Tuesday, April 5, 2022

Free Printable Coupons

 

5 April 2022


Take this free pass to murder. Leave a dotted line of bodies on the road through Bucha. Leave trenches full of bodies you don’t cover with dirt. Leave chalk white hands in cable ties behind the backs of the dead. Leave a closed hand, nails red with polish and blood. Exchange your coupon for a slashed throat, a cut-off leg, a raped woman trashed by the road. Leave.


“They kill us for their sport.” Take this coupon for a dead hen, a toy for your son, an appliance for your wife, then load them on your armored personnel carrier. Don’t worry about intercepts; they already know what you’re doing.


A boy died in a basement because he caught pneumonia. An old woman shows a reporter how to get down her ladder into the the dark hold of her house. What they can’t see they can still bomb, because bombs have such amazing eyes.

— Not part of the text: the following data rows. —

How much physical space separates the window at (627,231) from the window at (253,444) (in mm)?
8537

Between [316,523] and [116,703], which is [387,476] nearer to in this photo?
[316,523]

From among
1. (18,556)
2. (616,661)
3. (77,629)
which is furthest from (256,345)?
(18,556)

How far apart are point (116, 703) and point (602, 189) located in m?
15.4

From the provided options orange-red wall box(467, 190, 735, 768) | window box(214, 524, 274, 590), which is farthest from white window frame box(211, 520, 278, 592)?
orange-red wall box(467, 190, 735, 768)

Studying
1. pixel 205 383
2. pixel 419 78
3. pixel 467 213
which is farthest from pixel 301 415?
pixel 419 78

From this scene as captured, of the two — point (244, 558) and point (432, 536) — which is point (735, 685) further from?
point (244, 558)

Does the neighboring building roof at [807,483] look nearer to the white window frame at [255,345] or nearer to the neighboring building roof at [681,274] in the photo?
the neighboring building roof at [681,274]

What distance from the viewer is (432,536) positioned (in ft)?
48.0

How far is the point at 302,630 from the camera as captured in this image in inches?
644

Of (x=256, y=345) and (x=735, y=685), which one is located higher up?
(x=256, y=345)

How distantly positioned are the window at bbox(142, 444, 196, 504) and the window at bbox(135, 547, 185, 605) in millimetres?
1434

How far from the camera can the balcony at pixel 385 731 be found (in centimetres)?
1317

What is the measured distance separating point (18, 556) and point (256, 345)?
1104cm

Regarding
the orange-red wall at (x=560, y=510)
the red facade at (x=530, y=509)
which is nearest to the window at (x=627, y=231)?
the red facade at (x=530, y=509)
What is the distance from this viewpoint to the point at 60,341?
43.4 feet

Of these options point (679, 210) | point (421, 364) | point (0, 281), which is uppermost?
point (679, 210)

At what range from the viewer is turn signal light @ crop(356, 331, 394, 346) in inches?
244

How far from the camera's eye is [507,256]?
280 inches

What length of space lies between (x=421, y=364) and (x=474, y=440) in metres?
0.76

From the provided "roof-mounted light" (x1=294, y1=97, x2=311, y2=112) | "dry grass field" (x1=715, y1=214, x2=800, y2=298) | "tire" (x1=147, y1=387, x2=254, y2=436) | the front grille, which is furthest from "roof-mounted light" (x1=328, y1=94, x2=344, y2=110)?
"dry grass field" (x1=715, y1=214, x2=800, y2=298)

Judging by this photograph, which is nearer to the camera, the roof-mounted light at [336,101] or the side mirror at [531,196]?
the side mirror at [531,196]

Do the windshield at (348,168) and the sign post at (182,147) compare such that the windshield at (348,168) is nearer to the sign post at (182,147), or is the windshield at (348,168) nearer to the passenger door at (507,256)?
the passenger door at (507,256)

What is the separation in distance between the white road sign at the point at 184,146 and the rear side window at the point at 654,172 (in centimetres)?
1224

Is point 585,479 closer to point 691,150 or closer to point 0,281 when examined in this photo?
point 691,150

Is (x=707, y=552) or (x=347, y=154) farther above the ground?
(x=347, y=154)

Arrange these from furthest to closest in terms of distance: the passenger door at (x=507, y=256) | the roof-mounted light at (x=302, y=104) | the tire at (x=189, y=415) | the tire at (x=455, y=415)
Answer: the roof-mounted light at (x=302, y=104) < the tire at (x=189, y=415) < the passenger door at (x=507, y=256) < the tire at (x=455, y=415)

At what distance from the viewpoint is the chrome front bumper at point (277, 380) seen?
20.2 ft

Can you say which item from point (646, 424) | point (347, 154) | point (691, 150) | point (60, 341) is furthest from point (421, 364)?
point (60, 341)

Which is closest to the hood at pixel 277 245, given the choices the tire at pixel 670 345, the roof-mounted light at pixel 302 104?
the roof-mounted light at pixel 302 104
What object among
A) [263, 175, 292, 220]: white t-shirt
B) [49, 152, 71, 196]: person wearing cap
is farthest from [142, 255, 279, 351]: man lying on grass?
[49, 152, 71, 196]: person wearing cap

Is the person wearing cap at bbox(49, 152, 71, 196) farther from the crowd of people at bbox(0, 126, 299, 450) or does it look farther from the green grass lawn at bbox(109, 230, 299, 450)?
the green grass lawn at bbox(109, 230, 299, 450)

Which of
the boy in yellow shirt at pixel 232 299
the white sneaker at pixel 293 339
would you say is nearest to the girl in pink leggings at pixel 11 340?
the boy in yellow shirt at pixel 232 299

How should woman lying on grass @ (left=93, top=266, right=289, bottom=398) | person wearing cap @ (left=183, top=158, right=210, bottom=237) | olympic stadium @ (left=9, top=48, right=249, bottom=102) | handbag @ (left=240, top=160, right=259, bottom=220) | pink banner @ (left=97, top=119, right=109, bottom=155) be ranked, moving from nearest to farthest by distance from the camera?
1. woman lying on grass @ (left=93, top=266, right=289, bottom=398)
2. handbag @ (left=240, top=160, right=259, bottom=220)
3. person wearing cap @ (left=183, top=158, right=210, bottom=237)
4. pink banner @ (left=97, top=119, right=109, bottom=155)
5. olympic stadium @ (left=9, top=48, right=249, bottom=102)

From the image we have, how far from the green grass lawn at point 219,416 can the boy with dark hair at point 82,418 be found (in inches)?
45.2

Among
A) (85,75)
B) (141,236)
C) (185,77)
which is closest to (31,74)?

Is that photograph voyeuristic, we wonder about a shot of a man on a lanai, looking at his phone? The model said yes, so our gaze at her naked body isn’t. You can’t exit a cliché without knowing its number. One student ate seven cookies; he counted them.


Desire to release the day’s news, to internalize my feelings in objects I see go by, as in a Chagall painting, flying like a dog in air in a bathroom on a wall. To take the bells and put them inside my chest, to pull their ropes and fill the cave with a sound at once hollow and dense. To make myself a bell and toll for every nerve ending’s complaint. After you complain, you become The Complainer. After you take a photograph of the homeless man bent beneath his pack, he becomes The Pilgrim. What is real doesn’t stay that way, or at least what looks real. On Kapahulu, they push their shopping carts toward the sea from under the freeway. In the morning, they retreat up the avenue, while at night they surge back toward Waikiki. They keep our time. Next to Zippy’s, a man lies partly shaded by a large umbrella leaning on the ground; he lies on a towel, and reads a book. Shall we call this the academic dream?


The war’s a metronome, like dementia. It clicks away in the corner to the tune of my keyboard, accreting words, if not their meaning. From a drone’s eye view, much of Bucha’s completely destroyed, except for the central cathedral. In Cambodia, the poorest villages have built gold-leafed temples. Worship what’s left behind, which is worship’s vestige.


An engine starts outside my townhouse. The contemplative life of a machine is noisy and stinky. Many days, I suspect mine is too. How do I act as witness to suffering I feel only as reflected light, pointed toward the subject, a small bunny doll used as sacrifice to an educational power point? My whole life has been an appropriation. My skin is a sieve through which it flows, and in that sluice I find pieces of us. A poet, wrote Borges, is a person who believes her metaphors are true.